I do see one advantage to the closed type, though. You can open it to remove or insert a piece of stock without changing the settings of the fingers, whereas with the open type you have to back off at least two of the fingers to remove a piece of stock, then have to reset them after inserting another piece.


----------



## calstar (May 25, 2014)

terrywerm said:


> I do see one advantage to the closed type, though. *You can open it to remove or insert a piece of stock without changing the settings of the fingers*, whereas with the open type you have to back off at least two of the fingers to remove a piece of stock, then have to reset them after inserting another piece.

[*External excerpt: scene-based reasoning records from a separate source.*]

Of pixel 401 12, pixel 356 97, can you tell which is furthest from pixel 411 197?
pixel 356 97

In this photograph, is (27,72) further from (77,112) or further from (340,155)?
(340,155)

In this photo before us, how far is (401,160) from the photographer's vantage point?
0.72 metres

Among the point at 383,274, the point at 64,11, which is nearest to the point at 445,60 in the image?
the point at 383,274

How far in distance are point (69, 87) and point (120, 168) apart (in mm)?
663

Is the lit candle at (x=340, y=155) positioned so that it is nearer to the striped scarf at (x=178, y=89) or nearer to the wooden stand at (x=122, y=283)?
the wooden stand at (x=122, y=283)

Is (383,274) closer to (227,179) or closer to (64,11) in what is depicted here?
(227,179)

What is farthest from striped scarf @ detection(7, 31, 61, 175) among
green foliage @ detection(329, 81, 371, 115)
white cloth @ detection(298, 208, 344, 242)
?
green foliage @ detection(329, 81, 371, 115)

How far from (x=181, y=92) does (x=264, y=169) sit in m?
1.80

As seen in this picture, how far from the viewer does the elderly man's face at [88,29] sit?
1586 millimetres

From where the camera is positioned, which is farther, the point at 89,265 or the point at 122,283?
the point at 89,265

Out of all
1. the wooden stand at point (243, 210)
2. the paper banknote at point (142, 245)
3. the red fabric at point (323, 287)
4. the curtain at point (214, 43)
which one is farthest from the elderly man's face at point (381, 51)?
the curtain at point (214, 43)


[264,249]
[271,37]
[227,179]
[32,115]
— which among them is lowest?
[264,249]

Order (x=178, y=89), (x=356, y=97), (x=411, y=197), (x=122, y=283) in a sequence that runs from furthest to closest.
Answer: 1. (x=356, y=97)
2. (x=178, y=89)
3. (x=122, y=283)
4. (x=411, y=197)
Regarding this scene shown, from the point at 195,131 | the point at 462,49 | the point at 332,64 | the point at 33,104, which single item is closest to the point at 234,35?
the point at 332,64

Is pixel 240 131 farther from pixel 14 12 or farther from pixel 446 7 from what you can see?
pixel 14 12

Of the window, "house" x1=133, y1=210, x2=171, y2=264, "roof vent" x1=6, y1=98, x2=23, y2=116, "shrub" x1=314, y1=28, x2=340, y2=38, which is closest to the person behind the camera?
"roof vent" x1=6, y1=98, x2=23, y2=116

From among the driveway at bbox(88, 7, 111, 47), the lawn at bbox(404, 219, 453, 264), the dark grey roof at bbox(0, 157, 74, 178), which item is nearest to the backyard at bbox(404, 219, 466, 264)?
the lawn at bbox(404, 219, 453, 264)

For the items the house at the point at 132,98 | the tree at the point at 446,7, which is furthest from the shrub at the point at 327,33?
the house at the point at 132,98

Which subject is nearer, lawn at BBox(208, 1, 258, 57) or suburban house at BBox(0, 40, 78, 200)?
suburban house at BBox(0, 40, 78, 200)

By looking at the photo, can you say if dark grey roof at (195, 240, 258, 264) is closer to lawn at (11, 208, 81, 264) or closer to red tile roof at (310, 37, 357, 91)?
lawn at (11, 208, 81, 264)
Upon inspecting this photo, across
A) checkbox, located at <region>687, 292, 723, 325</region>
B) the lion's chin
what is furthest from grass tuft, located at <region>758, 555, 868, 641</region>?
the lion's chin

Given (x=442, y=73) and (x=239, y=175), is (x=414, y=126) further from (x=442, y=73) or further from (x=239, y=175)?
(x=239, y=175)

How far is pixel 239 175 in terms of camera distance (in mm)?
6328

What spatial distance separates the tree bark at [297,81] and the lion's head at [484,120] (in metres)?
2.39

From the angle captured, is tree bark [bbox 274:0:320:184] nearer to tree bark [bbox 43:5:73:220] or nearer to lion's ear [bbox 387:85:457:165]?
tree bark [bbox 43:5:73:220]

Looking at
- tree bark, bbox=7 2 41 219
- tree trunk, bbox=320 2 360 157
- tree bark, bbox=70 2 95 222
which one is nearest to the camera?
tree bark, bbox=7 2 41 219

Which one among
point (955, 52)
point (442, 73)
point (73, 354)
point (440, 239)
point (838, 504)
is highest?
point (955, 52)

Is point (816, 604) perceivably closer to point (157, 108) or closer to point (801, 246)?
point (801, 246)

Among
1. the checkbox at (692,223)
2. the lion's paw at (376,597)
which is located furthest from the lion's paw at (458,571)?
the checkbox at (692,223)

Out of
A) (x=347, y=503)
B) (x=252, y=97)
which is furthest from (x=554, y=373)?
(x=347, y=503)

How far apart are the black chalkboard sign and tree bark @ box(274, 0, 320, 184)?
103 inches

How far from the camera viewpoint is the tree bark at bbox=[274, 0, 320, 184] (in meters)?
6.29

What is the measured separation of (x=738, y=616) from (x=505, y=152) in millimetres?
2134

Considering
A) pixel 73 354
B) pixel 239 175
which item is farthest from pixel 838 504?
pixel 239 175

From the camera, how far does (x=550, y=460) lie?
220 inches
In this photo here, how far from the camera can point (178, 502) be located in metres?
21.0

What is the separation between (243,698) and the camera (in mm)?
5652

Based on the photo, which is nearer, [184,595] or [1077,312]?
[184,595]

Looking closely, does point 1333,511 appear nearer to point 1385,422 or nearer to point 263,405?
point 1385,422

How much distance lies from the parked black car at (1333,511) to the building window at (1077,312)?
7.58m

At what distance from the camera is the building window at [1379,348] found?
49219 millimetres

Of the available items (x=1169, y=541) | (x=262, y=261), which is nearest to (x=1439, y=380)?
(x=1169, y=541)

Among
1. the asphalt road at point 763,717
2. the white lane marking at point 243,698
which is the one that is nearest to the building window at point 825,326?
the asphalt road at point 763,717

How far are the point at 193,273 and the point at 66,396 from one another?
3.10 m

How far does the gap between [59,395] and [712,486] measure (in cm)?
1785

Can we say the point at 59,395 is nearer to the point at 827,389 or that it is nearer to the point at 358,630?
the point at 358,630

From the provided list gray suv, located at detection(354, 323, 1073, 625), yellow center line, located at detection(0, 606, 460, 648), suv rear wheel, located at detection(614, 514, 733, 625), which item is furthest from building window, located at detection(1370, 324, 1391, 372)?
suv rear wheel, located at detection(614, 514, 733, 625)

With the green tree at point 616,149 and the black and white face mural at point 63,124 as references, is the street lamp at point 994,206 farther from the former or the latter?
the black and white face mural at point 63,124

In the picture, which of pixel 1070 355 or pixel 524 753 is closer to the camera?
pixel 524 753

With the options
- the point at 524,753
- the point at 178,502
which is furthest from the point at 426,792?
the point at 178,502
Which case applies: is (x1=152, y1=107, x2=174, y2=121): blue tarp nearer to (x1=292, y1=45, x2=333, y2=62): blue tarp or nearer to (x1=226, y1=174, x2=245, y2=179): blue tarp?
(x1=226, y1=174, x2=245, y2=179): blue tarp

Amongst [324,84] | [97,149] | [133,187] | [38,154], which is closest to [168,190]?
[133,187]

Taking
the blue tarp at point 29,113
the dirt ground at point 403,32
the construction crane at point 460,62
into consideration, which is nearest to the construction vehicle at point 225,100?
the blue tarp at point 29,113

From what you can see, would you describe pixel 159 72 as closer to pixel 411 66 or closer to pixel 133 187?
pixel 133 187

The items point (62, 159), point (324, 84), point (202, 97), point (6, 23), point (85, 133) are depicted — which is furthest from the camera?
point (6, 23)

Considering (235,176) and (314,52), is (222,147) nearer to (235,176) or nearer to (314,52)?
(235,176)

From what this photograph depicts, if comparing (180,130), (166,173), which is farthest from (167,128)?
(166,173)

This is exactly the kind of feedback I'm hoping for _terrywerm,

_thanks, Brian


----------



## Ray C (May 25, 2014)

I can't really comment about the pros/cons of the different styles of rests as, I've only used the types that fully enclose the piece.  One thing to mention though is that using them is a little tricky.  Almost always, the piece will loosen up from the jaws of the chuck so, Please... stop the machine once in a while and verify the jaws are tight.  The issue is that it's very difficult to get a piece perfectly aligned when using a steady rest.  As a result, the piece is rotating in a "cone" shape and this usually causes the jaws to loosen-up or, more likely, the stock metal in-contact with the jaws rubs down; and this causes the grip to loosen-up...  Just a quick heads-up on that nasty little reality...  You really don't want a piece of metal coming loose from the jaws -could be really bad for you and certainly bad for the machine.


Ray


----------



## British Steel (May 25, 2014)

Yep, things can walk out of the jaws if the steady's not on Centre - easy way to get 99% there is to indicate in at the jaws, then a couple of inches out. Now slide the steady up to where you're indicating and adjust the fingers WHILE WATCHING THE DTI, finally loosen ONE finger and slide into place, then readjust the finger you loosened - I've done it this way for years (when possible), haven't has a part walk yet!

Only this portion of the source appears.